Merkel took over the EU presidency on January 1 as the bloc expanded from 25 to 27 members, just as she took the helm of the Group of Eight (G8) countries.
Both have given the 52-year-old Chancellor the chance to stride the world's stage - and she is putting on a show that is surprising many in Europe with its snap and confidence.
In a speech to the European Parliament in Strasbourg yesterday, Merkel stood defiantly by a controversial plan to overhaul the EU's institutions.
Merkel threw her country's weight behind the charter, even though many consider the scheme dead. It has already been rejected by France and the Netherlands and would be defeated in Britain if put to the vote today.
Merkel said she would push for consensus by July on what to do with the troubled project and set the goal of "early 2009" for settling the outcome of that debate.
Without an agreement on an EU constitution, the half-billion people of Europe face decision-making gridlock, she warned.
"Failure would be a historic mistake," Merkel said sternly. "The rules that we have today are such that with them, the European Union cannot enlarge further and indeed struggles to function as it is. We need to overcome this situation and ... we need a clearer demarcation of the functions of Europe and the member states."
After her speech, Merkel jetted to Berlin where she had scheduled a briefing from US Secretary of State Condoleezza Rice, who chose Germany for her first stop after a six-country tour of the Middle East.
In a trip to Washington this month, Merkel pledged to beef up transatlantic ties in Nato and lobbied the US to cut its greenhouse gases.
She found a responsive ear in Bush, clearly at ease with a conservative German leader after Gerhard Schroeder, a Social Democrat, whose opposition to the Iraq war left the two men barely on speaking terms.
On Russia, Merkel has broken the cosy ties Schroeder had with Putin.
"At last!" wrote Germany's top business daily, Handelsblatt, in tribute to Merkel. "The Chancellor is adopting a new tone towards the Kremlin and it sounds rather like a liberation."

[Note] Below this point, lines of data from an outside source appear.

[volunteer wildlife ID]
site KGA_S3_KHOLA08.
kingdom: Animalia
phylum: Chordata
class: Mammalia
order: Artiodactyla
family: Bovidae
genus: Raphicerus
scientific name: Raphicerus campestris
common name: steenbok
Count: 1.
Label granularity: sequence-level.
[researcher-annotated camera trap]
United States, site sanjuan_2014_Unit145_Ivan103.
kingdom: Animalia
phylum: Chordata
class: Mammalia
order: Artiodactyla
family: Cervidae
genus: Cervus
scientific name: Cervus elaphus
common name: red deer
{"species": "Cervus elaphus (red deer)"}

Merkel's rise to the top has surprised many. Dumpy and mousy-haired, described by former Chancellor Helmut Kohl as "the girl", Merkel took office only 14 months ago at the helm of a left-right coalition that seemed doomed to early collapse.

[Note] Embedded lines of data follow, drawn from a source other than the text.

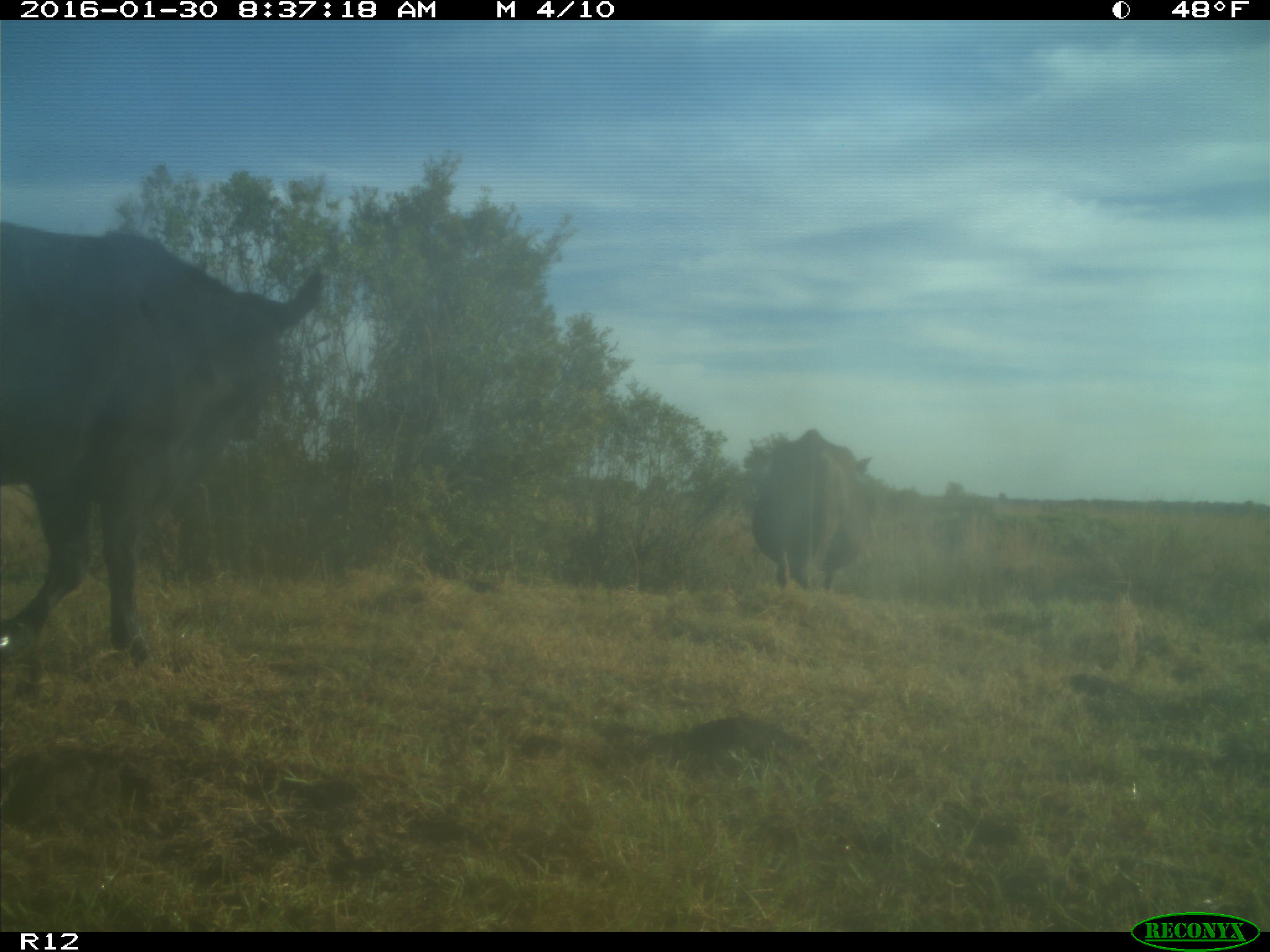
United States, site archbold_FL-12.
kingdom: Animalia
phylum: Chordata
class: Mammalia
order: Artiodactyla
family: Bovidae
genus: Bos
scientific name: Bos taurus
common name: domestic cow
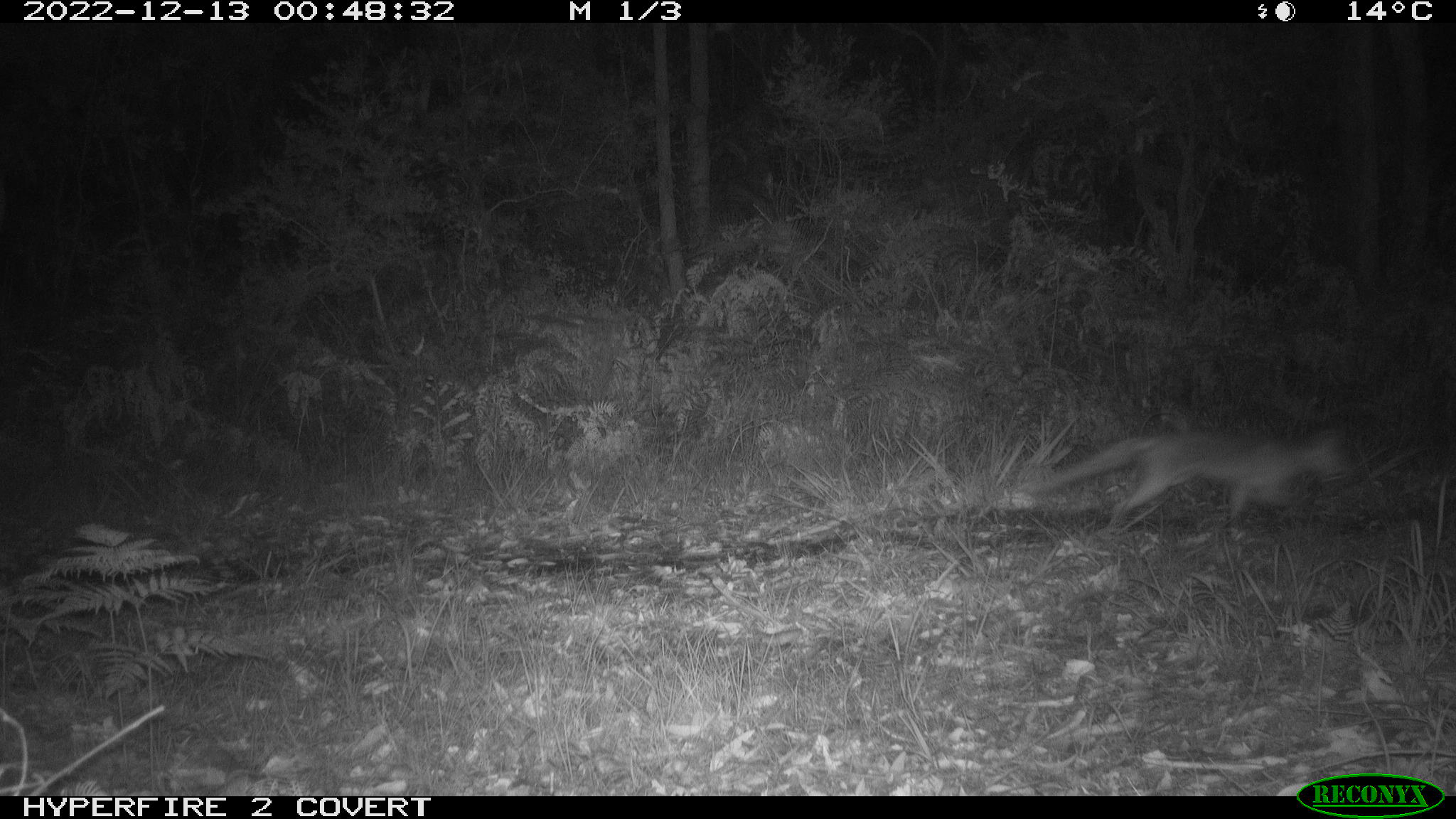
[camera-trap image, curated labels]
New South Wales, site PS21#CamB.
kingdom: Animalia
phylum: Chordata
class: Mammalia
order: Carnivora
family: Canidae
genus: Vulpes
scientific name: Vulpes vulpes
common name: red fox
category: fox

But good judgment and good luck have been with her. Against the odds, Germany's first female Chancellor - and its first from the former Communist east of the country - has pushed through a painful reform programme.

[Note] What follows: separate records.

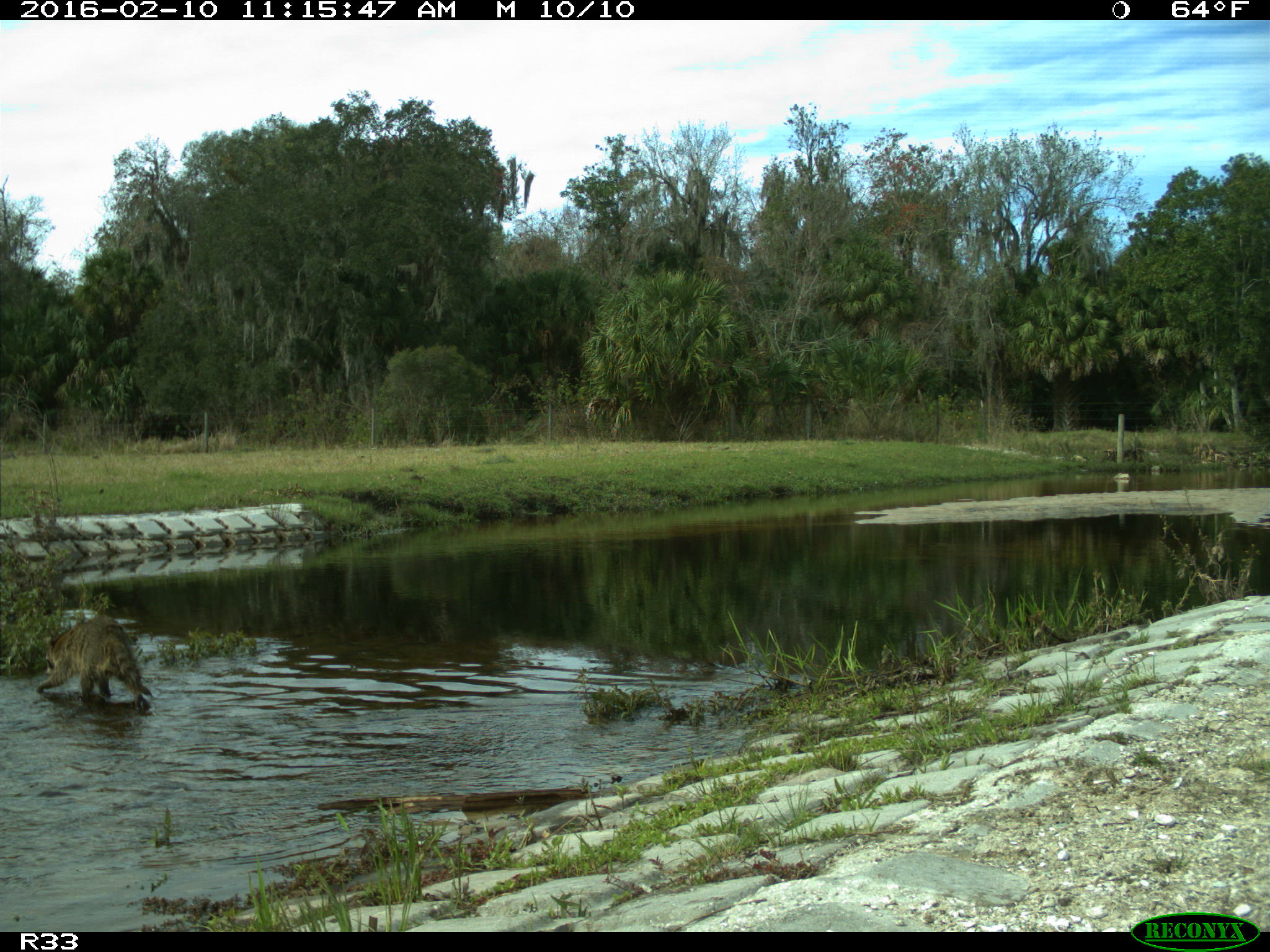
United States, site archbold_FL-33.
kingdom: Animalia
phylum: Chordata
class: Mammalia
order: Carnivora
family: Procyonidae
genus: Procyon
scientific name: Procyon lotor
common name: common raccoon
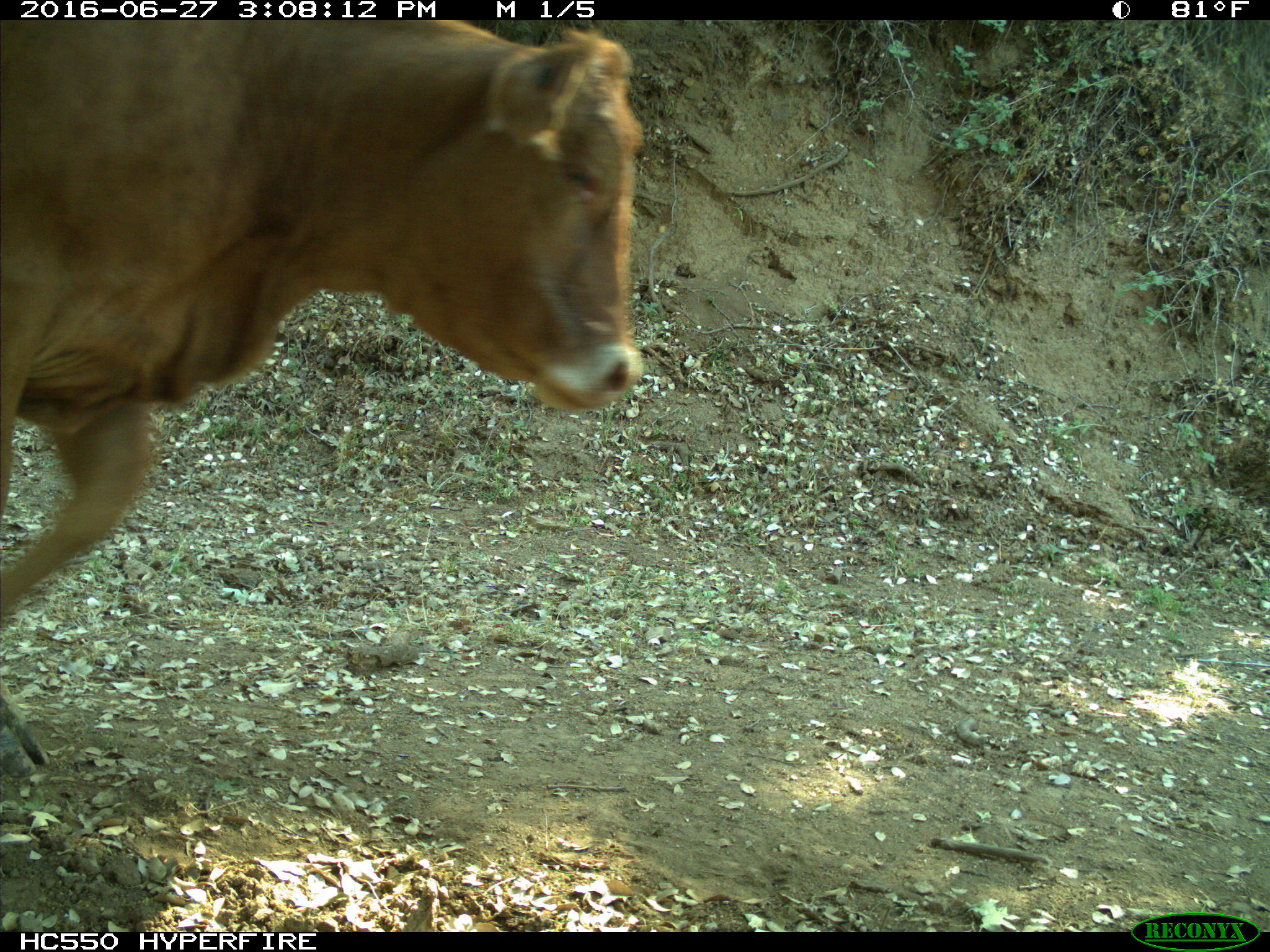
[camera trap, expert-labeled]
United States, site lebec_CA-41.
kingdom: Animalia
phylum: Chordata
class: Mammalia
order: Artiodactyla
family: Bovidae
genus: Bos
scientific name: Bos taurus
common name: domestic cow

The country once derided as "the sick man of Europe" had annual growth of 2.5 per cent last year, the highest in six years; its public deficit was slashed by a third; unemployment, 11.7 per cent in 2005, fell to 10.8 per cent; and its trade surplus was the highest since unification in 1990.
This has left Merkel as the only strong leader in the "Big Four" European countries, just as Bush enters the twilight years of his presidency, his power crimped by the Democrats' control over Congress. In Britain and France, Prime Minister Tony Blair and President Jacques Chirac are lame ducks, while Italian premier Romano Prodi is struggling with a fractious coalition about domestic reforms.
"Europe is begging for leadership. And Merkel looks like the only one who can provide it," said Katinka Barysch of the Centre for European Reform, a London thinktank.
Despite this, Barysch said, Merkel's star turn was laden with the risks of her highly ambitious EU agenda and the potential for squabbles within her coalition.
TOUGH TALK
Fear of failure
German Chancellor Angela Merkel took over the European Union presidency on January 1. She has warned Europe it faces a "historic failure" if it does not revive the deadlocked European constitution.
World view
Merkel also committed herself to progress on energy security and climate change, a global trade deal, a new partnership agreement with Russia, and greater peace efforts for the Middle East.
Courting US
She has also pushed closer co-operation with the United States, including freer trade, saying it was "in the highest interests of Europe".